◆ **Task**: Print the records again, character for character.
= = = = =
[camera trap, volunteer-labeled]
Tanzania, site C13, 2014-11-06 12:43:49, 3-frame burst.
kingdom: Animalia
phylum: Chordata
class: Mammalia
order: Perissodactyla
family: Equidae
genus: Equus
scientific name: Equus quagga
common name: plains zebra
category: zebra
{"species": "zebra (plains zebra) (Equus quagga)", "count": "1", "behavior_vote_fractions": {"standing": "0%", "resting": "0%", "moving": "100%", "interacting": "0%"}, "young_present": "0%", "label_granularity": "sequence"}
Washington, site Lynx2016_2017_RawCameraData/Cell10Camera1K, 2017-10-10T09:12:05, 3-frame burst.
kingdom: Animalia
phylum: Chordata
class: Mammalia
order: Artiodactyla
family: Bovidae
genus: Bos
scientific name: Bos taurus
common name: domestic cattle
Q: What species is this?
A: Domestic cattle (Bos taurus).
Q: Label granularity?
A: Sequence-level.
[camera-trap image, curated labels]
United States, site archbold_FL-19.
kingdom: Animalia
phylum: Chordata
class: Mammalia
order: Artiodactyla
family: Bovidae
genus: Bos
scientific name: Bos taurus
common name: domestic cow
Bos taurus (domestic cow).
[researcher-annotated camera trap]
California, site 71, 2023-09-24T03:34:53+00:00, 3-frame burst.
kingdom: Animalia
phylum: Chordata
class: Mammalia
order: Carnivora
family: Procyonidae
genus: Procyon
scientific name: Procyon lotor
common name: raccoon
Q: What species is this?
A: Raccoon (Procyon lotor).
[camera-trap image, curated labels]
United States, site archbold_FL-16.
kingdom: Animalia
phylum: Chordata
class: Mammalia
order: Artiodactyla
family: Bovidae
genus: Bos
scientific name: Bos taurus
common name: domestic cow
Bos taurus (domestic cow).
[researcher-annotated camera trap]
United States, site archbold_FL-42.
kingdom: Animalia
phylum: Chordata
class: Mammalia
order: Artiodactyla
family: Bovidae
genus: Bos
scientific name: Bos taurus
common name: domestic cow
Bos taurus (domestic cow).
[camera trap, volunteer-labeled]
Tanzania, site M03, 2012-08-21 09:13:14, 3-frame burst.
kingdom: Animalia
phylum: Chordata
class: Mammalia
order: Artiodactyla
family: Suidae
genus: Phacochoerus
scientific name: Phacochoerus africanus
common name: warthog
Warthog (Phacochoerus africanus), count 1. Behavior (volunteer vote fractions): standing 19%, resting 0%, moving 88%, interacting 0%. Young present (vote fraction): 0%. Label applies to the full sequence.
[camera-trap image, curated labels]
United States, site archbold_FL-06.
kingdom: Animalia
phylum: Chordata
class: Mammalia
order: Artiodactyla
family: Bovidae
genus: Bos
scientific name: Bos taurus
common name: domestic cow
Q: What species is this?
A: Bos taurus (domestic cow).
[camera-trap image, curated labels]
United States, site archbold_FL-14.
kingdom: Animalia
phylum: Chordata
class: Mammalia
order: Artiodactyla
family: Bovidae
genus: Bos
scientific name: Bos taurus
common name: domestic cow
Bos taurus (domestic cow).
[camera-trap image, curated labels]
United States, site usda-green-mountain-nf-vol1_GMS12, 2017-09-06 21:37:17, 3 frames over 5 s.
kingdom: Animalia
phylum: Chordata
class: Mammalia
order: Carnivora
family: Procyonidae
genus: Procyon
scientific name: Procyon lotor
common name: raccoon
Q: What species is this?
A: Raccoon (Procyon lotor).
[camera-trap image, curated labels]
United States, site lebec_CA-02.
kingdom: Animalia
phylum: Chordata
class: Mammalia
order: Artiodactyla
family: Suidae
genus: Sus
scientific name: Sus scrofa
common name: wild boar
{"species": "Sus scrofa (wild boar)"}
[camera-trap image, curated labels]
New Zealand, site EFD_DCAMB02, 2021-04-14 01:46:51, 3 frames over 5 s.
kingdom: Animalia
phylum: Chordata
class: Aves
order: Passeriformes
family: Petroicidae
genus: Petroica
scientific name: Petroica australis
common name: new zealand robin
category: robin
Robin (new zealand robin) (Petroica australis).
= = = = =
◆ **Answer section**:
[camera trap, volunteer-labeled]
Tanzania, site C13, 2014-11-06 12:43:49, 3-frame burst.
kingdom: Animalia
phylum: Chordata
class: Mammalia
order: Perissodactyla
family: Equidae
genus: Equus
scientific name: Equus quagga
common name: plains zebra
category: zebra
{"species": "zebra (plains zebra) (Equus quagga)", "count": "1", "behavior_vote_fractions": {"standing": "0%", "resting": "0%", "moving": "100%", "interacting": "0%"}, "young_present": "0%", "label_granularity": "sequence"}
Washington, site Lynx2016_2017_RawCameraData/Cell10Camera1K, 2017-10-10T09:12:05, 3-frame burst.
kingdom: Animalia
phylum: Chordata
class: Mammalia
order: Artiodactyla
family: Bovidae
genus: Bos
scientific name: Bos taurus
common name: domestic cattle
Q: What species is this?
A: Domestic cattle (Bos taurus).
Q: Label granularity?
A: Sequence-level.
[camera-trap image, curated labels]
United States, site archbold_FL-19.
kingdom: Animalia
phylum: Chordata
class: Mammalia
order: Artiodactyla
family: Bovidae
genus: Bos
scientific name: Bos taurus
common name: domestic cow
Bos taurus (domestic cow).
[researcher-annotated camera trap]
California, site 71, 2023-09-24T03:34:53+00:00, 3-frame burst.
kingdom: Animalia
phylum: Chordata
class: Mammalia
order: Carnivora
family: Procyonidae
genus: Procyon
scientific name: Procyon lotor
common name: raccoon
Q: What species is this?
A: Raccoon (Procyon lotor).
[camera-trap image, curated labels]
United States, site archbold_FL-16.
kingdom: Animalia
phylum: Chordata
class: Mammalia
order: Artiodactyla
family: Bovidae
genus: Bos
scientific name: Bos taurus
common name: domestic cow
Bos taurus (domestic cow).
[researcher-annotated camera trap]
United States, site archbold_FL-42.
kingdom: Animalia
phylum: Chordata
class: Mammalia
order: Artiodactyla
family: Bovidae
genus: Bos
scientific name: Bos taurus
common name: domestic cow
Bos taurus (domestic cow).
[camera trap, volunteer-labeled]
Tanzania, site M03, 2012-08-21 09:13:14, 3-frame burst.
kingdom: Animalia
phylum: Chordata
class: Mammalia
order: Artiodactyla
family: Suidae
genus: Phacochoerus
scientific name: Phacochoerus africanus
common name: warthog
Warthog (Phacochoerus africanus), count 1. Behavior (volunteer vote fractions): standing 19%, resting 0%, moving 88%, interacting 0%. Young present (vote fraction): 0%. Label applies to the full sequence.
[camera-trap image, curated labels]
United States, site archbold_FL-06.
kingdom: Animalia
phylum: Chordata
class: Mammalia
order: Artiodactyla
family: Bovidae
genus: Bos
scientific name: Bos taurus
common name: domestic cow
Q: What species is this?
A: Bos taurus (domestic cow).
[camera-trap image, curated labels]
United States, site archbold_FL-14.
kingdom: Animalia
phylum: Chordata
class: Mammalia
order: Artiodactyla
family: Bovidae
genus: Bos
scientific name: Bos taurus
common name: domestic cow
Bos taurus (domestic cow).
[camera-trap image, curated labels]
United States, site usda-green-mountain-nf-vol1_GMS12, 2017-09-06 21:37:17, 3 frames over 5 s.
kingdom: Animalia
phylum: Chordata
class: Mammalia
order: Carnivora
family: Procyonidae
genus: Procyon
scientific name: Procyon lotor
common name: raccoon
Q: What species is this?
A: Raccoon (Procyon lotor).
[camera-trap image, curated labels]
United States, site lebec_CA-02.
kingdom: Animalia
phylum: Chordata
class: Mammalia
order: Artiodactyla
family: Suidae
genus: Sus
scientific name: Sus scrofa
common name: wild boar
{"species": "Sus scrofa (wild boar)"}
[camera-trap image, curated labels]
New Zealand, site EFD_DCAMB02, 2021-04-14 01:46:51, 3 frames over 5 s.
kingdom: Animalia
phylum: Chordata
class: Aves
order: Passeriformes
family: Petroicidae
genus: Petroica
scientific name: Petroica australis
common name: new zealand robin
category: robin
Robin (new zealand robin) (Petroica australis).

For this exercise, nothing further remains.